Procedure for labeling only the outer plasma membrane

  • Prepare 100 ml of physiological buffer pre-chilled to 4°C and 100 ml equilibrated to room temperature.
  • Prepare a multi-well plate with fixation buffer and place it on ice for 30 min.
  • Prepare a working mCLING solution with a concentration between 0.1 to 0.2 μM diluted in cold physiological buffered saline. Keep the solution on ice for 30 min.
  • Gradually reduce the temperature of the cells by dipping the coverslips once into the physiological buffered saline at room temperature, and twice into the cold physiological buffered saline. Immediately transfer the coverslips to the multi-well plate with pre-chilled physiological buffered saline and incubate the cells on ice for 5 min.
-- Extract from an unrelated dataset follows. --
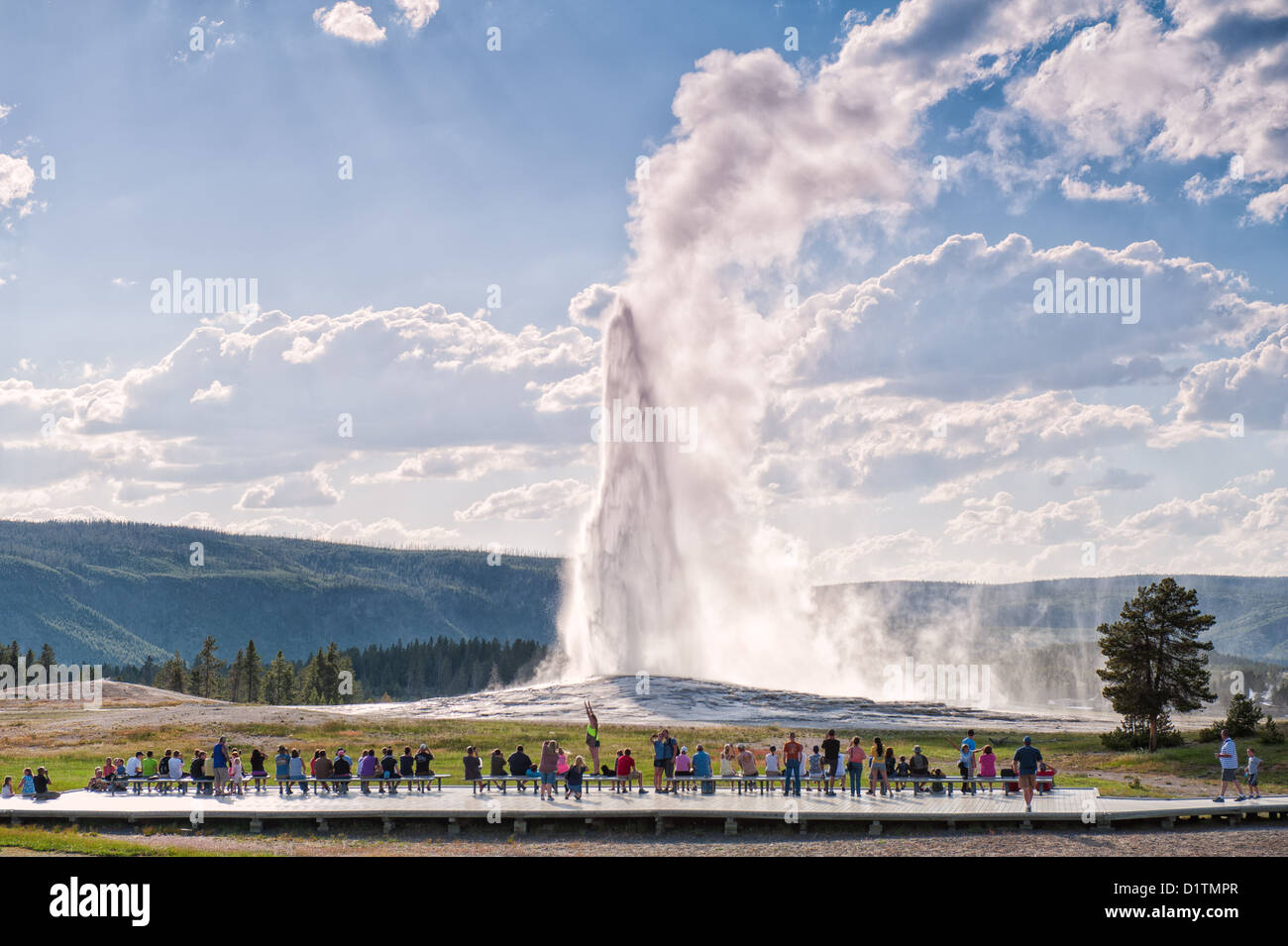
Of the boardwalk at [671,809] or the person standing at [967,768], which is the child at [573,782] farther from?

  • Remove the physiological buffered saline and immediately add the previously cooled mCLING solution and incubate for 10 to 15 min. Note: At low temperature mCLING requires longer incubation times to homogeneously reach the cell plasma membrane.
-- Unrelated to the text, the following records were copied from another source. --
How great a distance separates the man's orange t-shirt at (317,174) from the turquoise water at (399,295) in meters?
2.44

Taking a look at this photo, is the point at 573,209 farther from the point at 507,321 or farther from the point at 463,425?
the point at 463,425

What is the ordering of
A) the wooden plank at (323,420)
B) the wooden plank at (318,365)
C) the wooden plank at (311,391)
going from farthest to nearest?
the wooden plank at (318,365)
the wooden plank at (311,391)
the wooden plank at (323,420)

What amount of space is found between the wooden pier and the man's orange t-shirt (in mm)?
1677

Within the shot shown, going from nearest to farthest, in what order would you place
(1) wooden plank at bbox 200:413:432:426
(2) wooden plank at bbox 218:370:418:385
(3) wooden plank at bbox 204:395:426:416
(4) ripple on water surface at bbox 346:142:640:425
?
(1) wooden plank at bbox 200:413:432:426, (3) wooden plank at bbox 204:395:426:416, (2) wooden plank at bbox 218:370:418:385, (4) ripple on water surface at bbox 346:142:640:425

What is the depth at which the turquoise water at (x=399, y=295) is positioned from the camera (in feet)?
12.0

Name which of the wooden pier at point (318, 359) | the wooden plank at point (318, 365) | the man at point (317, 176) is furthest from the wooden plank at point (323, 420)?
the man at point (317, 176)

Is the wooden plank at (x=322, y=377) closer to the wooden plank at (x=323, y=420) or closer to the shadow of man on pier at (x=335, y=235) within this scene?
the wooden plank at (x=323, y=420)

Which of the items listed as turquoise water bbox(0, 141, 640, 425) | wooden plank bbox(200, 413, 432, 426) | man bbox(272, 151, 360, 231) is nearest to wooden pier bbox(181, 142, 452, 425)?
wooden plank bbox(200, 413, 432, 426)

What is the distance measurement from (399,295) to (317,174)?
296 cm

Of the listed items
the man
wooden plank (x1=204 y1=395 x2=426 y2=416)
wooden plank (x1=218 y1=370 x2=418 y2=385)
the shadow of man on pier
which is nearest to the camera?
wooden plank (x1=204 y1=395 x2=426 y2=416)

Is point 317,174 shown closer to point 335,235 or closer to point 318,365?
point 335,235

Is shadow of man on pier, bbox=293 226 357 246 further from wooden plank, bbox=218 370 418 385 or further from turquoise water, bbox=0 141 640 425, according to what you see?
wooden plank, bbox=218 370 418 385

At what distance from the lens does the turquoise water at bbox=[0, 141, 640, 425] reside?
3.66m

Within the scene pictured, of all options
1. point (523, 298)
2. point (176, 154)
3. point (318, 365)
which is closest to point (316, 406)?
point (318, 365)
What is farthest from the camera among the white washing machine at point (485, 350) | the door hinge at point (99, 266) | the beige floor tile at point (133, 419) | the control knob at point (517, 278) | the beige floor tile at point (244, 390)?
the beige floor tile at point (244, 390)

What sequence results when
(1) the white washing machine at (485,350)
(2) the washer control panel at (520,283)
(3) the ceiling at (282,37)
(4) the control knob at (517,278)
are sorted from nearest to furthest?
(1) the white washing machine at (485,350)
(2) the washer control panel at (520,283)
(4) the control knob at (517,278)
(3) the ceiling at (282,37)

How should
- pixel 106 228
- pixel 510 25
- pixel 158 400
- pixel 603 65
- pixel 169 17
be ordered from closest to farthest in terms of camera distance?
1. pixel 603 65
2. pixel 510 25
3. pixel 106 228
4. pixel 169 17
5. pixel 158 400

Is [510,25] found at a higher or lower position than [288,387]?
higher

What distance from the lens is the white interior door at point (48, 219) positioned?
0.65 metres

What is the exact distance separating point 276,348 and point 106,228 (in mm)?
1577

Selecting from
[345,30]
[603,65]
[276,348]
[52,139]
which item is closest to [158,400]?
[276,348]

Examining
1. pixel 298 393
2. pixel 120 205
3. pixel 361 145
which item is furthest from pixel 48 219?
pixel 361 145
  • Remove the mCLING solution and briefly wash excess of mCLING two times with cold physiological saline.
  • Immediately transfer the coverslips into ice-cold fixation buffer and incubate for 20 min on ice followed by 20 min at room temperature.
  • Wash with PBS.
  • Incubate for 30 min in 2 ml quenching buffer.
  • Wash with PBS.
  • Block for 5 min in blocking buffer at room temperature. Repeat this step 3 times.
  • Incubate with primary antibody for 1 h at room temperature in blocking buffer. Note: Overnight incubation at 4°C is not recommended as it might affect the stability of mCLING on the labeled membranes, resulting in a loss of signal.
  • Wash 3 times 5 min each with PBS at room temperature.
  • Incubate with secondary antibody in blocking buffer for 1 h at room temperature.
  • Wash 3 times for 5 min each with PBS at room temperature.
  • Mount coverslips.

Note: For more background information and more application specific protocols, refer to Revelo NH and Rizzoli SO, 2016.